Dilution: how worst can it be?26 Mar 2019 12:56
In a fair-level dilution scenario in the upcoming alternative deal (as speculated in my previous post, among the best, good, and fair levels), the worst case for existing shareholders could be:
- Among the additional $400m-600m: all $600m is to raised as an equity component, say at 21p, this will add 2.2b new shares (due to the fact that the raising will be done after the confirmation of the £3b debt deal, the placement price might be higher than the current share price as the new share price after the confirmation should be much higher than the current price);
- Among the $3b senior debt: $1b will be convertible, say at 25p, this will add 3.33b new shares (as the convertible may happen at a time months or years after now, the converting price of the senior convertible should be set at a level higher than 25p);
Given the current 4.8b shares, we get new sum: 10.33b, plus stage 1 convertible, the total number of shares would reach 11b.
After stage 2, the total raised fund will be around $5.03b or £3.84b; this gives an average raised money per share: 35p.
If by 2024, the MC reaches $7b, the share price could be 50p; and if the MC reaches $9.1b (£7b) the share price could be 64p.
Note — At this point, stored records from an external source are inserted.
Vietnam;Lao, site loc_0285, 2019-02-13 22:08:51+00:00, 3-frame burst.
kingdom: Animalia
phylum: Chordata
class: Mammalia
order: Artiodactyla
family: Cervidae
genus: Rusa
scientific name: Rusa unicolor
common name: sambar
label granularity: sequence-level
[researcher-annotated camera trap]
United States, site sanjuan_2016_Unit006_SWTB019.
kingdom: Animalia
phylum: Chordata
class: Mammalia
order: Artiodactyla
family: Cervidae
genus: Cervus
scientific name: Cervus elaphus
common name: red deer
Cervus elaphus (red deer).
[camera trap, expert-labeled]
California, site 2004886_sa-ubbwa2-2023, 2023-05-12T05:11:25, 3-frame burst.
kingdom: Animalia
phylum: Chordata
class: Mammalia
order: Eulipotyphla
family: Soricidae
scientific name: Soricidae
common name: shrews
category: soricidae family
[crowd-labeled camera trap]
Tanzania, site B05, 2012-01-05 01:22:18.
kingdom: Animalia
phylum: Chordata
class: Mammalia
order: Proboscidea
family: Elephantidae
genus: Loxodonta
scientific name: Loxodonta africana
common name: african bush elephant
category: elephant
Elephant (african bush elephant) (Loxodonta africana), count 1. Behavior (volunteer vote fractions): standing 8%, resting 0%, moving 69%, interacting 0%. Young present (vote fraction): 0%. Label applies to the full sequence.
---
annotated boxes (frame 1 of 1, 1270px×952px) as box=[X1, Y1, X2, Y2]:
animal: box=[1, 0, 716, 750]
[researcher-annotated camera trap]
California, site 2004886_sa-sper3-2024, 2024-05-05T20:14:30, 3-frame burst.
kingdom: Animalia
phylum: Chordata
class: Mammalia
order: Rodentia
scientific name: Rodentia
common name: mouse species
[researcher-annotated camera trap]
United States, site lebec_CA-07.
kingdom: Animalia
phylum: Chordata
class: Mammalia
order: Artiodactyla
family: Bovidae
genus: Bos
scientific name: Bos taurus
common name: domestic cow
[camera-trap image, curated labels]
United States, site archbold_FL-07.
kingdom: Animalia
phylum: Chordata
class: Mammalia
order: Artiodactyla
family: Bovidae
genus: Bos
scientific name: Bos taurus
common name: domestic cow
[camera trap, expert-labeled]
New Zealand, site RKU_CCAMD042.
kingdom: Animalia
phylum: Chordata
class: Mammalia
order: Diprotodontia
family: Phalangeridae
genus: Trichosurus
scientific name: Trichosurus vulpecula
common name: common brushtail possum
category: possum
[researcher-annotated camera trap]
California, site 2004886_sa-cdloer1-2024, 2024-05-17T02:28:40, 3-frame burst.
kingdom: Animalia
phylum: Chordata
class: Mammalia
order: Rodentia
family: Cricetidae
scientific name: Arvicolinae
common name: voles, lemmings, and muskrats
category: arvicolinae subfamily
The estimated MC could be higher than these two numbers, based on the 2024 NPV provided by SM at 50% discount.
Even in the worst scenario, an investment at the current share price is still quite profitable; and the investment of most existing shareholders (even at an average higher price) will also be profitable. It is very likely that SM can get a deal better than the above (say with a total number of shares in the range of 7b to 10b), or even the sentiment effect alone may push the share price much higher than the ones mentioned above at the times of the first poly, the first shipment, or a completed mine of 10mtpa capability.